In the first stretch of the Verrino river, near the village of Agnone, in the Upper Molise, the water forms suggestive waterfalls that, in the past centuries, have fed an ancient copper foundry, a hydroelectric power station and numerous mills.
The Verrino torrent originates in the municipality of Capracotta and after passing through numerous villages it flows into the Trigno river. At the height of Agnone, the water course creates numerous waterfalls, as suggestive as very useful for the supply of water energy. These conditions in the past have allowed the birth of many productive activities linked to the river strength and still existing today, even if no longer active.
A map dated 1754 attests the presence of a copper foundry (ramera) in Agnone, in the San Quirico district, along the course of the Verrino. The structure, owned by the Convent of San Francesco, had melting furnaces powered by water energy, capable of reaching a temperature of 1100 degrees. The incandescent metal was then collected with special ladles and it formed still hot copper loaves. Heavy hammers, set in motion by the pressure of the river waters, finally forged the loaves turning them into vases.

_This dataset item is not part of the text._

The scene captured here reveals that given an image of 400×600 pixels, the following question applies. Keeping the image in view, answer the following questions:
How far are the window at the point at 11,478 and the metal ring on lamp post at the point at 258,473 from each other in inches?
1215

The factory made it possible to quickly supply the numerous workshops of coppersmiths in the city, where metal objects were finished and sold. Furthermore, according to the sources, it was one of the very first industries in the area to have had organized shifts, canteens and dormitories for workers.
Two centuries later, in 1905, a hydroelectric power plant was inaugurated along the river to supply the houses, so much so that the electrification of the city of Agnone was guaranteed eight years earlier than in Rome. Obviously, the same hydroelectric current also powered the ramera until 1970, the year of its closure. The power plant, now also inactive, offers a convenient access point to the banks of the Verrino.
The Mulino Scatozza and the Mulino Casciano are still visible; they are ancient private structures used for grinding wheat thanks to the mechanism of the horizontal water wheel, typical of mountainous areas. The structure of the second mill develops on three levels: one underground with the so-called water chamber and the remaining two equipped with millstones, space for the storage of flour and rooms for the miller’s residence.
These testimonies of industrial archeology are still easily visible and can be visited from the outside, immersed in a suggestive and uncontaminated naturalistic context, between the green of the woods and the blue of the waterfalls.